US 12,087,056 B2
Video generation method and apparatus, and promotional video generation method and apparatus
Xikai Liu, Hangzhou (CN); and Xing Gao, Hangzhou (CN)
Assigned to Alibaba (China) Co., Ltd., Zheji (CN)
Filed by Alibaba (China) Co., Ltd., Hangzhou (CN)
Filed on Mar. 10, 2022, as Appl. No. 17/691,988.
Prior Publication US 2022/0301307 A1, Sep. 22, 2022
Int. Cl. G06V 20/40 (2022.01); G06N 3/045 (2023.01); G06N 3/08 (2023.01); G06Q 30/0241 (2023.01); G06V 10/25 (2022.01); G06V 30/32 (2022.01)

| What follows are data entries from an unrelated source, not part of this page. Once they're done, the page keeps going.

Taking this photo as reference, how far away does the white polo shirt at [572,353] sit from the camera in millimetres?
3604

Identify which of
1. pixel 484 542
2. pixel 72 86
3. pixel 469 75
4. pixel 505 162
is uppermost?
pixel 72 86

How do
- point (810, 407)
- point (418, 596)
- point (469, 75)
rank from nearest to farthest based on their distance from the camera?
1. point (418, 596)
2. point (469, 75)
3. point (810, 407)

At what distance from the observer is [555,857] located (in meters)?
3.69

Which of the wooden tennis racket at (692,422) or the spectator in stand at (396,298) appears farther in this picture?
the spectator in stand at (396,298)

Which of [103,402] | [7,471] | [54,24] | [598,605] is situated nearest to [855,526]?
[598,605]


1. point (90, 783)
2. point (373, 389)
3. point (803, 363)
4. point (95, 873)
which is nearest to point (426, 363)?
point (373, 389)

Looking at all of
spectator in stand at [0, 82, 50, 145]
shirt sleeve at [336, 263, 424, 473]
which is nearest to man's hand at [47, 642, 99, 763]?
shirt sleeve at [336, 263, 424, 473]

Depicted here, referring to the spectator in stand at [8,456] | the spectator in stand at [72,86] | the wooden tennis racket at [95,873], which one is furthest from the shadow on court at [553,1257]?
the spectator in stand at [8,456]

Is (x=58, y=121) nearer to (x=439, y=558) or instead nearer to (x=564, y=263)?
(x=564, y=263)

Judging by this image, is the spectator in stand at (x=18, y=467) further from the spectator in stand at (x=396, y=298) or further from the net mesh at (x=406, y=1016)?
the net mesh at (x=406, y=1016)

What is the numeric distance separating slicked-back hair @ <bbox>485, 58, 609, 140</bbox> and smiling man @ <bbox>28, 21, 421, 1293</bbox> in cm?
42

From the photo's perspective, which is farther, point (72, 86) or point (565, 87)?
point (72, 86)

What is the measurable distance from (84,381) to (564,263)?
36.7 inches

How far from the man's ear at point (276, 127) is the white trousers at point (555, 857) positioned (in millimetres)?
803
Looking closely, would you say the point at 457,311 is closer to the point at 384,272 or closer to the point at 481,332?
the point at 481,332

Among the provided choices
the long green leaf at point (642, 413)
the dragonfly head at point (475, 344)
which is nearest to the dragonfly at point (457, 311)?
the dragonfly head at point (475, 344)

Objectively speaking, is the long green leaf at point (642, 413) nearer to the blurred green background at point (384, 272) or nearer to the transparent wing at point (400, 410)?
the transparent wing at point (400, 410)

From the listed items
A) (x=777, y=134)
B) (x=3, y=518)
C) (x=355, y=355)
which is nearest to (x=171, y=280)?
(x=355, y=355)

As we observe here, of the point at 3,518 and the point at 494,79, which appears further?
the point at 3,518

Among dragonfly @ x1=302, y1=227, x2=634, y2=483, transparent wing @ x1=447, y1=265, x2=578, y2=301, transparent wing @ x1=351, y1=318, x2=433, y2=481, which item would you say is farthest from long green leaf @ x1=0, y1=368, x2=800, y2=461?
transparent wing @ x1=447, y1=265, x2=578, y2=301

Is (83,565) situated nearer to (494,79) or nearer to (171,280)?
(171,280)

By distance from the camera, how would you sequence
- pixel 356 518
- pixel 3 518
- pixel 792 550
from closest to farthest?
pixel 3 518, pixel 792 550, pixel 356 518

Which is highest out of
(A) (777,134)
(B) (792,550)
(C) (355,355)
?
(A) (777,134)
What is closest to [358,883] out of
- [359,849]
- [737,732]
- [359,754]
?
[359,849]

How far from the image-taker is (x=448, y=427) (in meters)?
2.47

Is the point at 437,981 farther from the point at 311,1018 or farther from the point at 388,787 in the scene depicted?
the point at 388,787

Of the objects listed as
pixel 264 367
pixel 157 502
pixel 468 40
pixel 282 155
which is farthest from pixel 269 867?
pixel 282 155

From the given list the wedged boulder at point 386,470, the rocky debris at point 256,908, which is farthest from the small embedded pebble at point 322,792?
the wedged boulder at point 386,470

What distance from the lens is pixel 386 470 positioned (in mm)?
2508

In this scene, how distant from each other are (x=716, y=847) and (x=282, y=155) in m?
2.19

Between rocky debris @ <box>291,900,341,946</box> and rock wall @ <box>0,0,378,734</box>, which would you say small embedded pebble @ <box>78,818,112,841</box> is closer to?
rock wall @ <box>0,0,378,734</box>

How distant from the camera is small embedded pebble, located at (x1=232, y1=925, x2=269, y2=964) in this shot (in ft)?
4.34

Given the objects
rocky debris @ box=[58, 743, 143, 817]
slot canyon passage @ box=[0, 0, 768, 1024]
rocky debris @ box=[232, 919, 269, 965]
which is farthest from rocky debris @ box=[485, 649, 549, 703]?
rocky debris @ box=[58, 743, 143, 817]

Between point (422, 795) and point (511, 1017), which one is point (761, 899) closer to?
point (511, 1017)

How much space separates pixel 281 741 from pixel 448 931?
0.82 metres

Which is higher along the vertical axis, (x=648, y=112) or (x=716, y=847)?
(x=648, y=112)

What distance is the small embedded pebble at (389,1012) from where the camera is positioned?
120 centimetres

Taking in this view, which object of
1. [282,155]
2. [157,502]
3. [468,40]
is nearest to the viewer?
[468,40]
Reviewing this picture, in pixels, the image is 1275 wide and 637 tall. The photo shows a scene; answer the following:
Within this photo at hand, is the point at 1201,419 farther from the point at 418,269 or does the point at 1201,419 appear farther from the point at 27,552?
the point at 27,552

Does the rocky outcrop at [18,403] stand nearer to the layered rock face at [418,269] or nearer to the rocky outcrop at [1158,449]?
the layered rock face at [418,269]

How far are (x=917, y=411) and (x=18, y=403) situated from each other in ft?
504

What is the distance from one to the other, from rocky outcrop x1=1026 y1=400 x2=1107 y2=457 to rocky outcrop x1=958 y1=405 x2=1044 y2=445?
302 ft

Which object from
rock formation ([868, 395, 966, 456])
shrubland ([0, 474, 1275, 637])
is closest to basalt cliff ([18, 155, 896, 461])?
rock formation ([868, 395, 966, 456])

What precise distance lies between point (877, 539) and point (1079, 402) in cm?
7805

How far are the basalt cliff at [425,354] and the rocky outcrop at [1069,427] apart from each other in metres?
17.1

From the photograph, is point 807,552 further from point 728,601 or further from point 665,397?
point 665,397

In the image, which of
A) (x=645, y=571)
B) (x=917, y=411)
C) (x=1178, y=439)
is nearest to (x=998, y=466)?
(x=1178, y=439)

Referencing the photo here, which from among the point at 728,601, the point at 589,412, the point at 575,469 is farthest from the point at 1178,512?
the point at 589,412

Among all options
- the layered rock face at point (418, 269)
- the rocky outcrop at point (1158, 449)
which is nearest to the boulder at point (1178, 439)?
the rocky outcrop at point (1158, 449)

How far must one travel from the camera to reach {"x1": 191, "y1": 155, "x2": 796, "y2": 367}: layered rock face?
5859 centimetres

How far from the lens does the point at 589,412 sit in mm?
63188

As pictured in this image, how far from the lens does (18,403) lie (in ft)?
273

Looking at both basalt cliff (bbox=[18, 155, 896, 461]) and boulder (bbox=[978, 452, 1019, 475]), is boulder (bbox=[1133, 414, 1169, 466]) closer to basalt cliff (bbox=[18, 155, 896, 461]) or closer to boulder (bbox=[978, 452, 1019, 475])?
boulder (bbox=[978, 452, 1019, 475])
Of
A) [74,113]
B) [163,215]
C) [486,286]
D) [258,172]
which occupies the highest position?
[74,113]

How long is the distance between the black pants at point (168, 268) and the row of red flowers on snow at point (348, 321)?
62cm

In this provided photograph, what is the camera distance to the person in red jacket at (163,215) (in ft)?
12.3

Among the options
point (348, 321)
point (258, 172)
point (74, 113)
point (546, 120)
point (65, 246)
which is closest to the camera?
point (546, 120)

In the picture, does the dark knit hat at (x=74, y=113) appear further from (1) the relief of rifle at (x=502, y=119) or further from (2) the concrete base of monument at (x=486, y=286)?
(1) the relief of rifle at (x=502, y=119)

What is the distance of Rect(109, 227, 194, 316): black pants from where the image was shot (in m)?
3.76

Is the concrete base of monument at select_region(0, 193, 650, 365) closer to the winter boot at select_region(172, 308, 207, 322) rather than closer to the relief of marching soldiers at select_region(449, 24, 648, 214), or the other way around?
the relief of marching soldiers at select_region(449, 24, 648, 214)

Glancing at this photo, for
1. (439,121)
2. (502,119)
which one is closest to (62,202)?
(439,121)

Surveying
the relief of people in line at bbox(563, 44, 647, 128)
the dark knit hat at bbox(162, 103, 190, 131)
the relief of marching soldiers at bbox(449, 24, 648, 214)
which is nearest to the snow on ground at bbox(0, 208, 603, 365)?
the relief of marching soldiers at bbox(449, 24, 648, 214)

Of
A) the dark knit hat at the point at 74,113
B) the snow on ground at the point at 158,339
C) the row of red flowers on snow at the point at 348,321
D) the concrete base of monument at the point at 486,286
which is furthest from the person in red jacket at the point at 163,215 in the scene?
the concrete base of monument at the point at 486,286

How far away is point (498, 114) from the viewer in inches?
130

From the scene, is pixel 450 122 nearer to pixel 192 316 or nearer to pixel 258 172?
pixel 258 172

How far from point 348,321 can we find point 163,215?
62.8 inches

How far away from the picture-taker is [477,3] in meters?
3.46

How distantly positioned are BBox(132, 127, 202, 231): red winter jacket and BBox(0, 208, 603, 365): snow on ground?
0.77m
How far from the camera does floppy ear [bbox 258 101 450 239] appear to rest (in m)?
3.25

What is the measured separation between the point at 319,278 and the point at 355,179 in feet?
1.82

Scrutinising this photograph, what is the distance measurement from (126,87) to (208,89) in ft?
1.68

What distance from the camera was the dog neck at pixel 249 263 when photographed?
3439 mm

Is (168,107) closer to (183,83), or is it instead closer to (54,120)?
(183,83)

CPC G06V 20/41 (2022.01) [G06N 3/045 (2023.01); G06N 3/08 (2013.01); G06Q 30/0276 (2013.01); G06V 10/25 (2022.01); G06V 20/46 (2022.01); G06V 30/32 (2022.01); G06V 2201/07 (2022.01)] 12 Claims
OG exemplary drawing
 
1. A method comprising:
generating, by a computing device, a target video from multiple original files, the multiple original files including at least picture files and text files, the generating comprising:
obtaining, by the computing device, the multiple original files, each of the multiple original files including at least one subject matter;
extracting, by the computing device, multiple subject matters and labeling information corresponding to the multiple subject matters from the multiple original files, wherein extracting the labeling information corresponding to the multiple subject matters from the multiple original files comprises: extracting the labeling information corresponding to the multiple subject matters from the multiple original files using a first target neural network model, and wherein extracting the multiple subject matters from the multiple original files comprises:
combining, by the computing device, a picture block and a text block based on layout rules, wherein combining the picture block and the text block based on layout rules comprises:
combining, by the computing device, the picture block and the text block into a picture-text subject matter when the text block is located in a first preset area inside the picture block and a proportion of an inside part of the picture block that the text block accounts for is greater than a first preset threshold;
combining, by the computing device, the picture block and the text block into the picture-text subject matter when the text block is located in a second preset area outside the picture block and a distance between the text block and the picture block is less than a second preset threshold;
ignoring, by the computing device, a text in the picture block if the text block accounts for less than a third preset percentage of an image in the picture block; and
ignoring, by the computing device, the image in the picture block if the text block accounts for greater than a fourth preset percentage of the image;
determining, by the computing device, a display order of each subject matter of the multiple subject matters based at least in part on the labeling information;
establishing, by the computing device, a display structure corresponding to the multiple subject matters based on the labeling information, the display structure including a graph structure having hierarchical and ordering information for text and picture reconstruction, wherein establishing the display structure corresponding to the multiple subject matters based on the labeling information comprises:
establishing the display structure corresponding to the multiple subject matters based on the labeling information and a second target neural network model, wherein establishing the display structure corresponding to the multiple subject matters based on the labeling information and the second target neural network model comprises:
performing clustering processing on the multiple subject matters based on the labeling information and the second target neural network model to obtain multiple subject matter sub-categories; and
performing ordering determination on each of the multiple subject matter sub-categories to obtain the display structure; and
combining, by the computing device, the multiple subject matters using the display structure to generate the target video.